Autre raison invoquée pour l’urgence : la concomitance avec la dématérialisation de la procédure d’appel et la mise en œuvre du rapport Magendie et du futur article 130-2 du code de procédure civile prévoyant, à peine d’irrecevabilité d’office, l’obligation de transmettre à la cour, par voie électronique, les actes de procédure pour le 1er janvier 2011. Or Paris n’est pas toute la France et M. le rapporteur, là encore avec réalisme, a souligné qu’il était improbable que les vingt-huit cours et les cinquante mille avocats soient prêts pour 2011.
Si la marche forcée ne réussit pas, les conséquences ne paraissent pas avoir été justement mesurées.
Nous sommes de ceux qui considèrent que l’évolution de la procédure d’appel était inéluctable et nécessaire, mais dans le cadre d’une approche complète englobant les questions de la dématérialisation, de la fusion, de la spécialisation, la question d’un véritable tarif répétible, donc de la postulation, dont la suppression brutale aujourd’hui aurait pour conséquence de bouleverser encore davantage l’existence des barreaux et celle d’un service du droit en dehors des métropoles régionales.
M. le rapporteur a titré : « une réforme aux modalités discutées. ». C’est le moins que l’on puisse dire, et je tiens de nouveau à saluer le travail du doyen Patrice Gélard, son rapport d’une indépendance d’esprit remarquable, où la technique juridique est au service du sens de l’humain.
Nous n’approuvons pas le projet du Gouvernement. Mais au cas où la suppression serait votée, nous considérons que la commission sénatoriale a abouti à des propositions beaucoup plus équitables, qui ne relèvent plus de la spoliation et du mépris, à supposer que la navette ne réduise pas à néant les efforts de la commission.

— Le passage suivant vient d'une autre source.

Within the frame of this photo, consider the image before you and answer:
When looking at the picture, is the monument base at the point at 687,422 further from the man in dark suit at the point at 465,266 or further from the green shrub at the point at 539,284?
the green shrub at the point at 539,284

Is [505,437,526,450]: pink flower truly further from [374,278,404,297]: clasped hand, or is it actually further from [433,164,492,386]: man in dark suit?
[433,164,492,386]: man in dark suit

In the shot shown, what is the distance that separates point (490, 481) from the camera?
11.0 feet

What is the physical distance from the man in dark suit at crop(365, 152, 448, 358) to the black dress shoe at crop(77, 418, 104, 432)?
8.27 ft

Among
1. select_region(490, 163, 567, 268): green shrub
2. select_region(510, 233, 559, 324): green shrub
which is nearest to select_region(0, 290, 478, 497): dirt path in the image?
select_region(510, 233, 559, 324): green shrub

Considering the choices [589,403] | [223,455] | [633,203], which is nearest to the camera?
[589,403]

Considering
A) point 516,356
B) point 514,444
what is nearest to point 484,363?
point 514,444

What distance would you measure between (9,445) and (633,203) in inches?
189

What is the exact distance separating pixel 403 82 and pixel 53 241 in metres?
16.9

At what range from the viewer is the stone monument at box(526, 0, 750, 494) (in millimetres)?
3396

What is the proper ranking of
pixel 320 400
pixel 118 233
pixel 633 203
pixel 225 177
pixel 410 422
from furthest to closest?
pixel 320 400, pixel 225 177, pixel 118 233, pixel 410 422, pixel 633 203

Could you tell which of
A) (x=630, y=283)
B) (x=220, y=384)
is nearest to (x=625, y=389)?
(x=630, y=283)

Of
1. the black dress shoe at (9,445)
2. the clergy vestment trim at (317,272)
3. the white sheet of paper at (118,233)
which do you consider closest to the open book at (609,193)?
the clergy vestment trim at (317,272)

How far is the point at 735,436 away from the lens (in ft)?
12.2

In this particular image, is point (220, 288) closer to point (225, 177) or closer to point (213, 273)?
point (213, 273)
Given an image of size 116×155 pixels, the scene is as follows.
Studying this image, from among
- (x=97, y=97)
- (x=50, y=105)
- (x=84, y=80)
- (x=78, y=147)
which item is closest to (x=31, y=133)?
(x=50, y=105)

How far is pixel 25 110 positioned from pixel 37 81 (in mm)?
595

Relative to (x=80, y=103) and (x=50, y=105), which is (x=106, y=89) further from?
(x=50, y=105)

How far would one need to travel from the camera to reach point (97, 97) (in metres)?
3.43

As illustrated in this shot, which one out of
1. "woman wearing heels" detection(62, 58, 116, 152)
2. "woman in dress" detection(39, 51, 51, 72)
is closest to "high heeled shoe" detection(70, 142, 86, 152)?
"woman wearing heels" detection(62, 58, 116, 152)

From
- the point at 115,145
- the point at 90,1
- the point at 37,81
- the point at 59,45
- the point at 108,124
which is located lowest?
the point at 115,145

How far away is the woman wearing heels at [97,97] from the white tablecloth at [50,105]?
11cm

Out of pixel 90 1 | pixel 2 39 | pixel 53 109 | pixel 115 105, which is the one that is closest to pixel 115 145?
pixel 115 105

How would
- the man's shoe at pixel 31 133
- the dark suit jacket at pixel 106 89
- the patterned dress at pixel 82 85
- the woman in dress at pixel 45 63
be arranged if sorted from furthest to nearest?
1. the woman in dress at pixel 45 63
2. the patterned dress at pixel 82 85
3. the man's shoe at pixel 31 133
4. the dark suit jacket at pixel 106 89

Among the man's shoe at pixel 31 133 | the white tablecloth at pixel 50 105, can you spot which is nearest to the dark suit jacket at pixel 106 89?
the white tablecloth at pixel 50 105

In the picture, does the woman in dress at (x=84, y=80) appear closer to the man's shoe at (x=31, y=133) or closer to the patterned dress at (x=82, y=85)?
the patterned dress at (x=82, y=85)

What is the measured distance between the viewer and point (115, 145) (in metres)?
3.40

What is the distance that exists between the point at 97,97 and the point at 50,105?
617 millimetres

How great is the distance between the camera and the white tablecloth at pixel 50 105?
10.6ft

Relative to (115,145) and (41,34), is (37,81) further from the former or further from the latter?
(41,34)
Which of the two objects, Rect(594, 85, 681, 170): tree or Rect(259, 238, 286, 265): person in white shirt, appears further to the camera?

Tout d’abord, pour les 1 850 salariés, personnels compétents, bénéficiant de justes rémunérations, et pour lesquels on se demande comment l’État a pu imaginer de les maltraiter à ce point, l’indemnité de licenciement à hauteur d’un mois de salaire par année d’ancienneté est indispensable.
De la même manière, le versement direct par le Fonds d’indemnisation des indemnités de licenciement n’est que justice, ainsi que la mise en place d’une indemnité exceptionnelle de reconversion.
En ce qui concerne l’indemnisation des avoués, la commission a une fois encore fait preuve de sagacité, s’appuyant sur la jurisprudence européenne pour confier au juge de l’expropriation la fixation de l’indemnité qui devra englober l’ensemble des préjudices découlant de la perte de l’outil de travail, la réparation de tout préjudice, y compris futur et certain. Il en est de même pour l’article 13 exonérant les plus-values de toute imposition.
C’est le seul moyen d’assurer une indemnisation équitable, surtout à l’égard des avoués les plus jeunes, de ceux que l’on a laissé s’engager sans avertissement dans cette voie sans issue.
Quant à la période transitoire, nous considérons qu’elle doit être prolongée. Les difficultés qui viennent d’être relevées justifient cette prolongation et, in fine, l’équilibre des caisses de retraite n’est pas le moindre des problèmes subsistant.
Le président Jean-Jacques Hyest a conclu l’examen en commission de ce texte en indiquant que « la réforme devait être guidée avant tout par l’intérêt général et par le souci du justiciable, [...] que la justice ne devait pas être considérée comme un marché », et en rappelant la crise d’identité que traverse la profession d’avocat. C’est juste ! J’ajouterai que l’intérêt général, celui du justiciable, c’est l’existence de professionnels compétents, disposant de revenus du travail assurant leur indépendance financière, leur liberté au service de la défense du droit et du citoyen.
Je ne crois pas que cette loi de suppression aille réellement dans ce sens. En tout cas, s’il existe une majorité pour décider de la mort de la profession d’avoué, faites en sorte que cela se passe dans la dignité. Ce n’était point le cas du texte initial. (Applaudissements sur certaines travées du RDSE, ainsi que sur les travées du groupe socialiste et du groupe CRC-SPG.)